E poi c’è un problema antico: il potere che si autocelebra e pretende che anche gli altri lo celebrino.
Ma il giornalismo dovrebbe essere l’opposto: non il megafono del potere, bensì il suo cane da guardia. Il nostro compito non è confermare gli equilibri, ma metterli in discussione.
Dopo l’esperienza della Flotilla e tanti anni di reportage sul campo, quali storie senti oggi più urgenti da raccontare? E che speranza, se ne hai una, coltivi per il giornalismo e per la libertà di parola in Italia?
Le storie più urgenti sono quelle di chi pensa di non averne una degna di essere raccontata: le storie degli sconfitti, dei fragili, degli inquieti, di chi crede di non valere abbastanza o di non meritare attenzione.
Sono le storie dei diseredati, a cui è stato tolto un passato e viene negato un futuro. Quelle che molti vorrebbero cancellare perché disturbano. Ma proprio quelle sono le storie che ci spingono ad agire, a non restare fermi. Al giornalismo auguro quello che auguro a me stesso: liberarsi da ogni vincolo, trovare il coraggio e la bellezza di non farsi gli affari propri. Perché “fatti i fatti tuoi” è l’ordine più violento e pericoloso per il giornalismo. Io sogno un giornalismo — e una vita — capaci di disturbare i silenzi.
A Foiano ti verrà consegnato il Giglio d’Oro della Città, un riconoscimento condiviso dal Comune, dall’Ordine dei Giornalisti della Toscana e dal Foiano Book Festival. Come ti senti a proposito?
Mi sento grato, prima di tutto. È un riconoscimento meraviglioso, dato da realtà diverse a cui voglio sinceramente bene.
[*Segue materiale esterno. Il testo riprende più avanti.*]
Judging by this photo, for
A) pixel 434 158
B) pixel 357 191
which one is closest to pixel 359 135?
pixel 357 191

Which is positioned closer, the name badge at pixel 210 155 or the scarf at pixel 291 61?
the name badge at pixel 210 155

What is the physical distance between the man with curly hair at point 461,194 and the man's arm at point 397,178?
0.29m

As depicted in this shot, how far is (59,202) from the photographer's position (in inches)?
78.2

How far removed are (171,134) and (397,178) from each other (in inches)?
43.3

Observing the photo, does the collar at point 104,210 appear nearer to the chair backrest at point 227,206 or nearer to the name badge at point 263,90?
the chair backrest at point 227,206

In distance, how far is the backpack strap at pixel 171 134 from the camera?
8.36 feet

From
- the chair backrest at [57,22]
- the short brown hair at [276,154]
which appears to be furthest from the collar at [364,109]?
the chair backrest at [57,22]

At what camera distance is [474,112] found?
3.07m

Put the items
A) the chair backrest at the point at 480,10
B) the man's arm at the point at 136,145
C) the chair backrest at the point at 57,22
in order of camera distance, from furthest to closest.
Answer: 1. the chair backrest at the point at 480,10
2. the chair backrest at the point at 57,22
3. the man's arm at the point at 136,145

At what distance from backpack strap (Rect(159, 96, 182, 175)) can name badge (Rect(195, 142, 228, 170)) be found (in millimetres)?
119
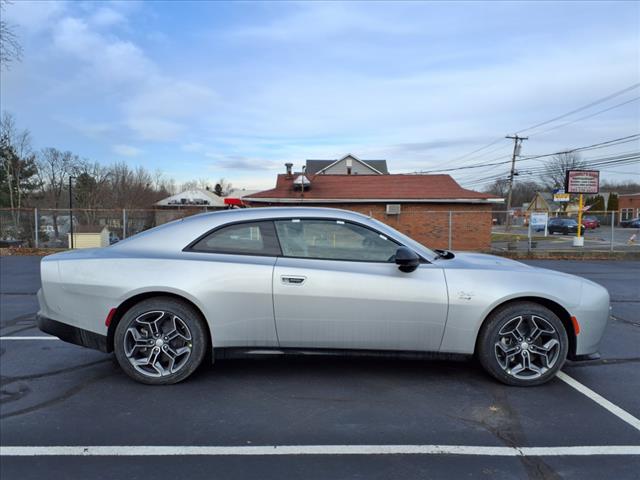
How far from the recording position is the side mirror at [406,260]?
3450 mm

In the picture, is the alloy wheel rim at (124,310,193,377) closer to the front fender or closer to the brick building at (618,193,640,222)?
the front fender

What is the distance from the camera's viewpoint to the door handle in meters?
3.51

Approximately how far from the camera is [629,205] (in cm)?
6531

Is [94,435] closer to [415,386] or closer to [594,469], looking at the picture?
[415,386]

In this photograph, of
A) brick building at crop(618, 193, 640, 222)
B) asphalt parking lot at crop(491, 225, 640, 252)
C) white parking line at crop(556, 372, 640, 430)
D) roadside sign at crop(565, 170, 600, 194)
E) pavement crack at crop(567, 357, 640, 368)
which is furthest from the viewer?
brick building at crop(618, 193, 640, 222)

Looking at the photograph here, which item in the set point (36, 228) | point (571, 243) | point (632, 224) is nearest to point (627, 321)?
point (571, 243)

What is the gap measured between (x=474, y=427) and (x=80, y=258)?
342 cm

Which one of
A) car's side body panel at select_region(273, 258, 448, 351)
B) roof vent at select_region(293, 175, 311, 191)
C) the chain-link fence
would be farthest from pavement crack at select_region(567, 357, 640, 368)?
roof vent at select_region(293, 175, 311, 191)

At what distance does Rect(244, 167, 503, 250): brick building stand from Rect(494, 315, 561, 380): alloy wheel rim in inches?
667

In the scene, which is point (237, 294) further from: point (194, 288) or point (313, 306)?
point (313, 306)

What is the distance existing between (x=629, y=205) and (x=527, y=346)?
76819 millimetres

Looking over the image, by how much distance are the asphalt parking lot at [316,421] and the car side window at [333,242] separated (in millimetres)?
1096

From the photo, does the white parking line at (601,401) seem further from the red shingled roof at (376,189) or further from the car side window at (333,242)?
the red shingled roof at (376,189)

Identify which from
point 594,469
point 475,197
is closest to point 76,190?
point 475,197
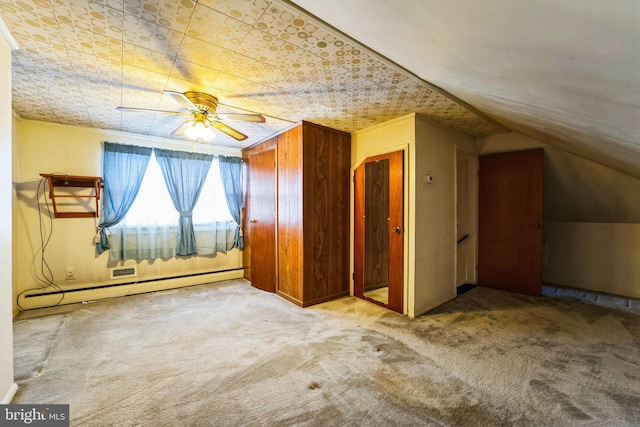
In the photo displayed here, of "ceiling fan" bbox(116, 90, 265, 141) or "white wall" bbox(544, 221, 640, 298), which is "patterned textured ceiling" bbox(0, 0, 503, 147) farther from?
"white wall" bbox(544, 221, 640, 298)

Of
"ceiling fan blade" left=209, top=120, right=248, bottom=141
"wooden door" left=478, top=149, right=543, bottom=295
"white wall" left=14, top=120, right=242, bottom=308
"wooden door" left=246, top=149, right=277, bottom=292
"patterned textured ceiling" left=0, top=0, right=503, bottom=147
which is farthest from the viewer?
"wooden door" left=246, top=149, right=277, bottom=292

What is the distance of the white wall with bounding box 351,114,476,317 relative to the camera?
2947mm

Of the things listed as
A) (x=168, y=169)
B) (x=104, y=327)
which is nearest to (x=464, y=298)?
(x=104, y=327)

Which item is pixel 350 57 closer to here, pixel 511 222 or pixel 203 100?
pixel 203 100

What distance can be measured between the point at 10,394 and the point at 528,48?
3.39 meters

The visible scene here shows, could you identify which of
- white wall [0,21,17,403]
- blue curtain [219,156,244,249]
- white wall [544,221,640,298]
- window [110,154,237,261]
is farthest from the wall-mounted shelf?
white wall [544,221,640,298]

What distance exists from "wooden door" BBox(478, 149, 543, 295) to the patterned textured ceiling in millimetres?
1196

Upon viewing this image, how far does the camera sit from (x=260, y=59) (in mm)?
1856

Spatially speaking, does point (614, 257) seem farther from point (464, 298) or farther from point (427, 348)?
point (427, 348)

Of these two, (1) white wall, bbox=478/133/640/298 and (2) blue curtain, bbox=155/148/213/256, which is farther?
(2) blue curtain, bbox=155/148/213/256

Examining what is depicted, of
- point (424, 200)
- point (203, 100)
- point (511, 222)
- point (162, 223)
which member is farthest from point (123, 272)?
point (511, 222)

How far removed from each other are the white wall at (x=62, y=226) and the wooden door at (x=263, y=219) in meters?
1.44

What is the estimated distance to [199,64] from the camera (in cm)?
193

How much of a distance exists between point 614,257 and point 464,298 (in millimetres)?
2231
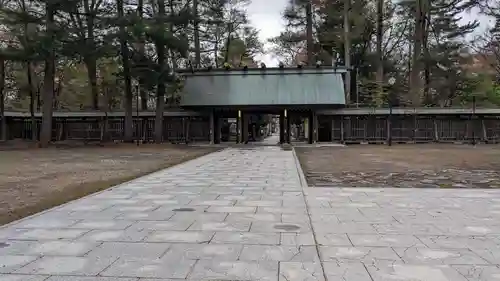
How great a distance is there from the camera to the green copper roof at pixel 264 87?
88.6 ft

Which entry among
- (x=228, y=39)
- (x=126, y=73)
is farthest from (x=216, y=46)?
(x=126, y=73)

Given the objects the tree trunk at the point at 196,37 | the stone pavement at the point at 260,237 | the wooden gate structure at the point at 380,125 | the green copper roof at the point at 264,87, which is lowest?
the stone pavement at the point at 260,237

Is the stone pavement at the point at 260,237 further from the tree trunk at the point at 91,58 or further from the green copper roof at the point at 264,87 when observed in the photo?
the green copper roof at the point at 264,87

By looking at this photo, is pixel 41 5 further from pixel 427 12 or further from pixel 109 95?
pixel 427 12

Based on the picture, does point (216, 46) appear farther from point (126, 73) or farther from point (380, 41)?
point (380, 41)

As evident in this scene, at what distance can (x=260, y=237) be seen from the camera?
486 cm

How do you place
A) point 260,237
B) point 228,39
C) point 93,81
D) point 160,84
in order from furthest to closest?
point 228,39, point 93,81, point 160,84, point 260,237

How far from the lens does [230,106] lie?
27.5 m

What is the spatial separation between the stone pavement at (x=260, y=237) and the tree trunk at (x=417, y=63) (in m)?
24.6

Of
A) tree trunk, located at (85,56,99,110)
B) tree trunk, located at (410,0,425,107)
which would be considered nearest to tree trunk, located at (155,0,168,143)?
tree trunk, located at (85,56,99,110)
Mi sento un po’ come un bambino stupito che si chiede: “Lo stanno davvero dando a me?”. E quando realizzo che sì, è proprio così, rimane la gratitudine.
Perché questo premio non va solo a me, ma anche al giornale e alla redazione di cui faccio parte.
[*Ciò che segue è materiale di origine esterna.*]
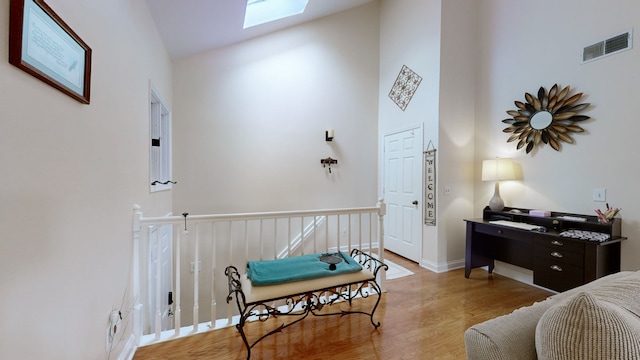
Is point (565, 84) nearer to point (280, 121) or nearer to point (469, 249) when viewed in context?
point (469, 249)

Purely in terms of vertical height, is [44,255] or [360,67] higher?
[360,67]

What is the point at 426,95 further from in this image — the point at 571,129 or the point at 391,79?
the point at 571,129

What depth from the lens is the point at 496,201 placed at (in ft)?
10.1

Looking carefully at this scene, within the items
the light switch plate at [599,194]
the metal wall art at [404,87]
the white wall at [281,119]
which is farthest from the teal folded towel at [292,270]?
the metal wall art at [404,87]

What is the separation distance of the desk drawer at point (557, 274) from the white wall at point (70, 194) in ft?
11.3

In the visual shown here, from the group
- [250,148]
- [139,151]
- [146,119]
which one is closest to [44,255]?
[139,151]

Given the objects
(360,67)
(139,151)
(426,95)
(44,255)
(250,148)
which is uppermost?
(360,67)

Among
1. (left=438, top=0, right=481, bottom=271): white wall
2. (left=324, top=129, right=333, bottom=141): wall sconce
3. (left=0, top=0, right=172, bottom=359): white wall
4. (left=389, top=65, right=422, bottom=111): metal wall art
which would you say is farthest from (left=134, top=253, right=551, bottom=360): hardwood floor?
(left=389, top=65, right=422, bottom=111): metal wall art

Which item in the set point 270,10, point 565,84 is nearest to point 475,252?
point 565,84

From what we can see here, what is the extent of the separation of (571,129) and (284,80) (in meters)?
3.52

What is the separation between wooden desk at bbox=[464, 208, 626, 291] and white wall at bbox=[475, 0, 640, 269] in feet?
0.66

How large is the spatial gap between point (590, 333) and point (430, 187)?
2.95 meters

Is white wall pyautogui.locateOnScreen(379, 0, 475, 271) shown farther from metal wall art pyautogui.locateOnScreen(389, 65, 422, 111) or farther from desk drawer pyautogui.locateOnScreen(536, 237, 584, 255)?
desk drawer pyautogui.locateOnScreen(536, 237, 584, 255)

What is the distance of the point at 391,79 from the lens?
4.18m
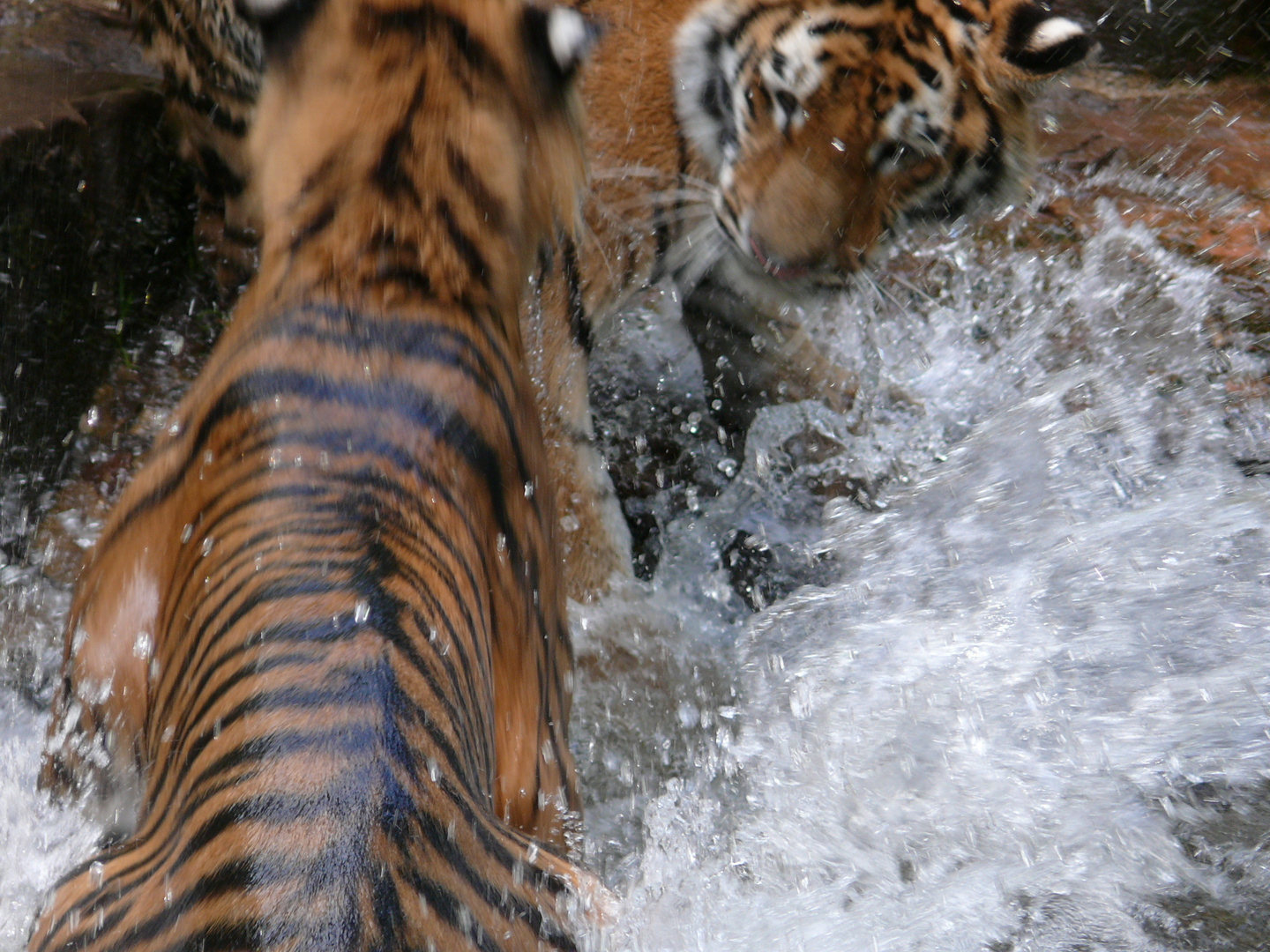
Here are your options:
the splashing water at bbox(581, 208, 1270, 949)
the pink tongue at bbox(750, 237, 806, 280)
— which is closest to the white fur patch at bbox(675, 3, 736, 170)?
the pink tongue at bbox(750, 237, 806, 280)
È una carezza, un modo per dire che il lavoro quotidiano viene visto e riconosciuto, ed è anche un modo per non sentirsi soli, per continuare a camminare insieme ad altri.
Ed è proprio questo — camminare insieme — il modo più bello per tracciare una strada più grande.
Foiano della Chiana, venerdì 7 novembre ore 21, Galleria Furio del Furia, Saverio Tommasi ospite del Foiano Book Festival: un dialogo sulla libertà di stampa, la pace e il coraggio di raccontare.